## Work to be completed
Continue the newspaper story below about a Signal Mountain retiree who took up golf late in life, picking up right after its last sentence.

## Selected excerpt

▽

Who Golfs? Smickley learned late from family

Laura Smickley
Laura Smickley
photo Laura Smickley

Laurie Smickley

Signal Mountain

Retired

Family members introduced Laurie Smickley to the game of golf.

The introduction didn't come under ideal circumstances.

About 18 years ago her brother, Rick Vander Lind, was dying of cancer. He was a great golfer, she said, and one goal she had during his all-too-short fight with the disease was to play a round of golf with him.

"If he can do it, it can't be that hard," she recalled thinking while knocking a bucket of balls high and hard on the range Monday at Moccasin Bend Golf Course.

She quickly learned the difficulty of the game.

It's even more difficult to learn when one's children are in high school, as was the case for Smickley back in the 1990s, and it's even more difficult when there's a living wish on the line.

△

## Provided data
▽

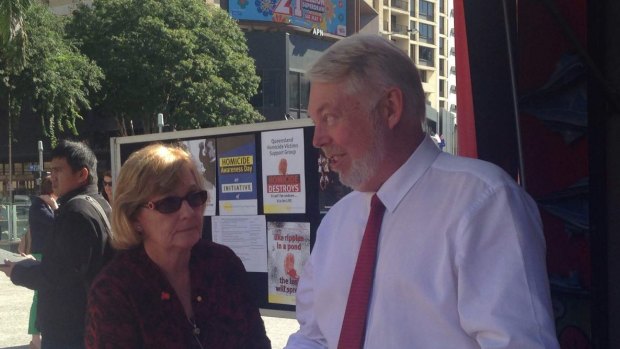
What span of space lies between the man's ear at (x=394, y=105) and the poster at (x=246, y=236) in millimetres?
2523

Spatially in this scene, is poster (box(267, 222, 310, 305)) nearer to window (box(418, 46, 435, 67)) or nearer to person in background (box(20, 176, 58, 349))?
person in background (box(20, 176, 58, 349))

△

## Reply
The sad news is that she never played that round with her brother. He died too soon for them to play together on courses in Wisconsin or Michigan, where they spent most of their lives.

"It would have been nice," Smickley said.

But another brother, Mike, kept encouraging her to play the game. So did her her husband, Bob.

They've been playing together as a couple and as a family -- ranging from alongside the lakes of Michigan to beside the coasts of Florida -- in Rick's memory ever since.